Es gibt gute Funkkopfhörer, die klanglich mit kabelgebundenen mithalten können, allerdings sind diese unverhältnismäßig teuer - ich sage mal ~400 € als Hausnummer. Die Modelle, die preislich darunter liegen, enttäuschen im direkten Vergleich mit deutlich preiswerteren kabelgebundenen KH.

Wenn es aber unbedingt Funk sein muss (und der Preis eine Rolle spielt), dann würde ich als Kompromiss den Sennheiser RS 180 empfehlen. Der kostet knapp 200 € und ist in Ordnung, ein Klangwunder darfst Du aber nicht erwarten (das wäre dann beim RS 220 eher der Fall, aber der schlägt dann auch mit über 400 € zu Buche).


----------



## sauerlandboy79 (5. November 2013)

Spassbremse schrieb:


> Es gibt gute Funkkopfhörer, die klanglich mit kabelgebundenen mithalten können, allerdings sind diese unverhältnismäßig teuer - ich sage mal ~400 € als Hausnummer. Die Modelle, die preislich darunter liegen, enttäuschen im direkten Vergleich mit deutlich preiswerteren kabelgebundenen KH.
> 
> Wenn es aber unbedingt Funk sein muss (und der Preis eine Rolle spielt), dann würde ich als Kompromiss den Sennheiser RS 180 empfehlen. Der kostet knapp 200 € und ist in Ordnung, ein Klangwunder darfst Du aber nicht erwarten (das wäre dann beim RS 220 eher der Fall, aber der schlägt dann auch mit über 400 € zu Buche).

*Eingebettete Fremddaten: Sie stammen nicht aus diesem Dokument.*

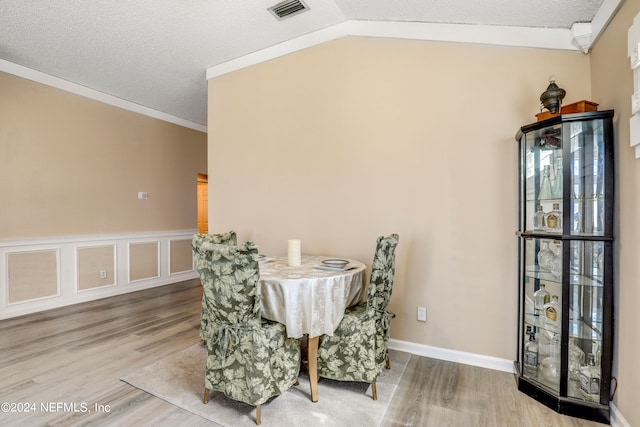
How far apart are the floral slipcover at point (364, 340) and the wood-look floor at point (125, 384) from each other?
0.28 meters

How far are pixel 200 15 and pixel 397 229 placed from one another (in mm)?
2613

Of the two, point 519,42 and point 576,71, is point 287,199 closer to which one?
point 519,42

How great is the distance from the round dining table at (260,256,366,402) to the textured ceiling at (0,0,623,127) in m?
2.23

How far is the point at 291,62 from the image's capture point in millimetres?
3398

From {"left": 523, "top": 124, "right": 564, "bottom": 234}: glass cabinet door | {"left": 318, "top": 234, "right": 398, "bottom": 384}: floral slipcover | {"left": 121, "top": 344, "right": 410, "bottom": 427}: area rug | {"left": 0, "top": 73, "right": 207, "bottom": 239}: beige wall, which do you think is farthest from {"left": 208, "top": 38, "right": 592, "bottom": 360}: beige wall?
{"left": 0, "top": 73, "right": 207, "bottom": 239}: beige wall

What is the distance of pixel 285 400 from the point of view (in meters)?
2.11

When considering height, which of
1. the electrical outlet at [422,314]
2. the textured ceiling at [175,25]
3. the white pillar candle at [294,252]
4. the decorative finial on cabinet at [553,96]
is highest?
the textured ceiling at [175,25]

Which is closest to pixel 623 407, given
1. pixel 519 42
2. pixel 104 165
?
pixel 519 42

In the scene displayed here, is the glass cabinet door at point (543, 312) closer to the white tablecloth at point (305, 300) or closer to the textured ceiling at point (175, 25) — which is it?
the white tablecloth at point (305, 300)

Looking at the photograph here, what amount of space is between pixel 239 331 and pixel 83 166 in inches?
156

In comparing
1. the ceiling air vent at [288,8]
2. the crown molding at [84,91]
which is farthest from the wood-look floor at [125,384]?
the ceiling air vent at [288,8]

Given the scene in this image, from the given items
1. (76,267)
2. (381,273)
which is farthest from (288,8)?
(76,267)

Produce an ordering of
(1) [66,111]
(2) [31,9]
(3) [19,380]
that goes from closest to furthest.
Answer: (3) [19,380] < (2) [31,9] < (1) [66,111]

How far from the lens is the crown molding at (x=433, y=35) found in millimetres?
2408
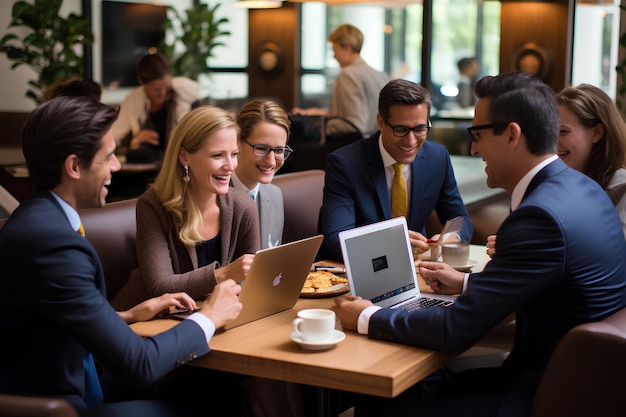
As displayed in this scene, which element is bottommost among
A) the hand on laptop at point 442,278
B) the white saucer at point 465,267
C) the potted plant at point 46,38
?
the white saucer at point 465,267

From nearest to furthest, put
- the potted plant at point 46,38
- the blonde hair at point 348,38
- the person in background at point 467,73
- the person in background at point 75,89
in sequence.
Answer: the person in background at point 75,89 < the blonde hair at point 348,38 < the potted plant at point 46,38 < the person in background at point 467,73

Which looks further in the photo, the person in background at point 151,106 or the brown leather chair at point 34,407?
the person in background at point 151,106

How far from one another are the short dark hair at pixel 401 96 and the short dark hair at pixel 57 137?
1.60m

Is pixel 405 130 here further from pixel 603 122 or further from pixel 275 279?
pixel 275 279

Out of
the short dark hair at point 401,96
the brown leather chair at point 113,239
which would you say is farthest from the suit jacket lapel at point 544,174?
the brown leather chair at point 113,239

 Scheinen für das Geld doch ziemlich in Ordnung zu sein. Habs mir mal auf den Amazon-Merkzettel gesetzt. Danke.


----------



## Spassbremse (5. November 2013)

sauerlandboy79 schrieb:


> Scheinen für das Geld doch ziemlich in Ordnung zu sein. Habs mir mal auf den Amazon-Merkzettel gesetzt. Danke.



Immer gerne.


----------



## sauerlandboy79 (5. November 2013)

Dieses Sony-Exemplar scheint auch recht brauchbar zu sein, zumindest wird es hier und da mit dem genannten Senheiser-Modell verglichen.

Sony MDRDS6500 Funkkopfhörer in 7.1 Digitalqualität: Amazon.de: Elektronik


----------



## Herbboy (5. November 2013)

Also, mit kabelgebundenen hättest Du zu dem Preis DEUTLICH bessere - warum muss es kabellos sein?


----------



## sauerlandboy79 (5. November 2013)

Herbboy schrieb:


> Also, mit kabelgebundenen hättest Du zu dem Preis DEUTLICH bessere - warum muss es kabellos sein?


 Öhm... Naja, vom TV zur Couch sind es locker drei Meter...


----------



## Enisra (5. November 2013)

Herbboy schrieb:


> Also, mit kabelgebundenen hättest Du zu dem Preis DEUTLICH bessere - warum muss es kabellos sein?


 
also wenn ich raten müsste Herb, dann würde ich halt sagen: Um auf dem Sofa kein Kabelgewurschtel zu haben, dabei auch den Bonus an mehr Bewegungsfreiheit zu haben und wenn man einen Kurzen hat, auch den Punkt Stolperfalle/Kabel-umreisen auszuklammern


----------



## Spassbremse (5. November 2013)

sauerlandboy79 schrieb:


> Dieses Sony-Exemplar scheint auch recht brauchbar zu sein, zumindest wird es hier und da mit dem genannten Senheiser-Modell verglichen.


 
Der RDS6500 sollte keinesfalls schlechter als der RS 180 sein, ich wusste nichts von der Preisreduzierung, Du solltest zuschlagen.


----------



## sauerlandboy79 (5. November 2013)

Spassbremse schrieb:


> Der RDS6500 sollte keinesfalls schlechter als der RS 180 sein, ich wusste nichts von der Preisreduzierung, Du solltest zuschlagen.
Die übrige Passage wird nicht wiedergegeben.